6 Signs You’re Codependent
- Codependents often lack self love and heathy self-esteem: I realized I allowed people to treat me poorly when I didn’t value myself.
- Codependents are often worrying about everyone’s problems and trying to fix all the issues around them: I realized that it isn’t my job to fix people’s problems or messes. Sometimes people need to experience the stress of a situation, so that they can learn a valuable life lesson.
- People-pleasing is often a tactic used by codependents to ensure people like them and they don’t make others upset: I learned that I don’t have to make people feel good or comfortable all the time. I also learned that people pleasing is a form of control and people will eventually show their true colors no matter how much I cater to them.
- Many people that struggle with codependency need to feel needed: By fixing others and focusing on what everyone else’s emotional needs we tend to feel important, but that isn’t real love. We must learn to feel loved for our personalities and souls FIRST.
- People will learn to survive if the codependent doesn’t always take charge: The codependent often thinks they’re needed to help resolve or avoid problems. However, life brings the right people and situations to help people along in their journey. We are not God and don’t need to overly involve ourselves in any situation.
- Empaths have a high likelihood of become codependents: feeling the pain of others and remaining inactive is hard. However, empaths tend to attract individuals with severe brokenness when they don’t have a limit to their physical and emotional treasures.

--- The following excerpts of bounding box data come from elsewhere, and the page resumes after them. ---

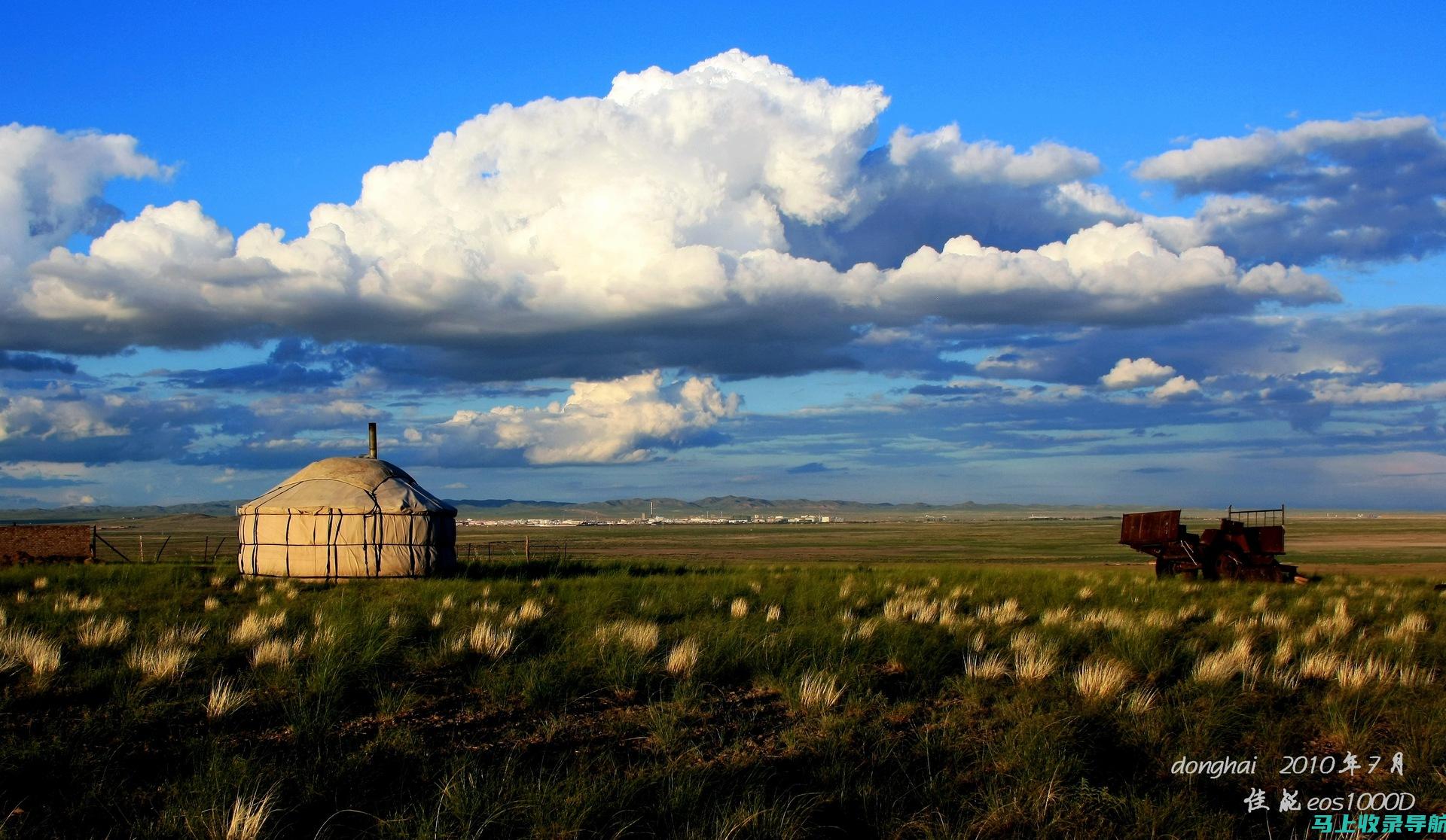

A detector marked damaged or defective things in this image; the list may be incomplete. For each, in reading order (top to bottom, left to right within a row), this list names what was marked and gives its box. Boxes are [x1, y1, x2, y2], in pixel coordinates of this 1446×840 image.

rusty farm equipment [1121, 506, 1313, 587]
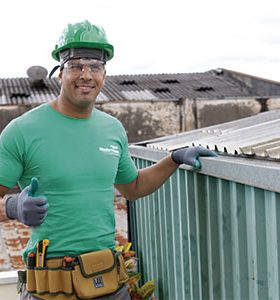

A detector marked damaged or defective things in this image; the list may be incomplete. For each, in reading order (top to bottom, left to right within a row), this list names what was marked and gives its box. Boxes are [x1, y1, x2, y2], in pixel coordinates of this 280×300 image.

rusty metal roof [1, 68, 280, 105]
rusty metal roof [143, 110, 280, 162]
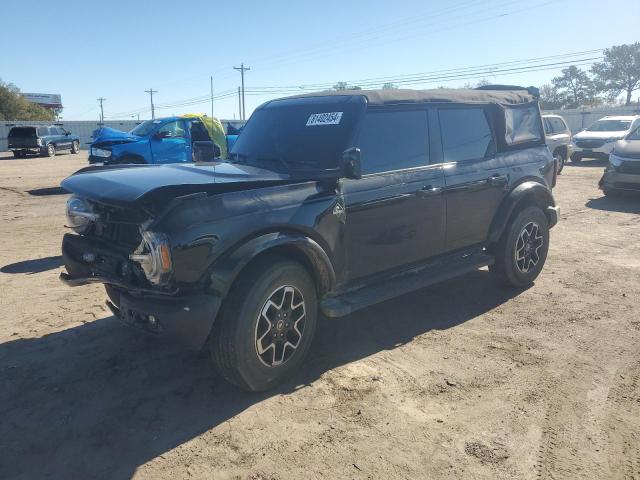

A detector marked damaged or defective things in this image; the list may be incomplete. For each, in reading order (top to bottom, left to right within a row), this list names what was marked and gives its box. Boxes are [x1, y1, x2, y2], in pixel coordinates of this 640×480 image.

dented hood [60, 162, 290, 207]
exposed headlight [67, 194, 99, 233]
damaged front end [60, 195, 220, 348]
exposed headlight [130, 232, 172, 284]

6 Levels of Codependency Recovery
In my personal journey, I have found that the major sign you’re healing from codependency is you become aware of your own habits and the habits of others. I also realized that codependency healing happens in stages. Here are the 6 stages that I experienced:
In level 1 of my codependency recovery journey, I realized what codependence was.
In level 2, I learned I was attracting toxic partners because I was filling their emotional needs and voids.
In level 3, I realized that I had the ability to say no and set boundaries. Also, I don’t have to please everyone!
In level 4, I started seeing how controlling, manipulative, and aggressive the people around me are when I started using “no” and setting boundaries. I became aware that I run to new codependent relationships for advice which is an unhealthy way to deal with the pain of old codependent relationships.
In level 5, I stopped feeling guilty and ashamed for staying on the path to healing. I started trusting my opinions and decisions, so I stopped desperately needing everyone to guide me.
In level 6, I realized that I’m worthy of RESPECT and LOVE, which means I don’t have to people-please to get it. The right people will gravitate to me and the wrong ones God will remove. Now, I continue to learn different strategies to avoid people-pleasing and avoiding manipulative people forcing me to be their codependent friend or partner. And I’m constantly developing my confidence and sticking to boundaries, personal peace, and healing.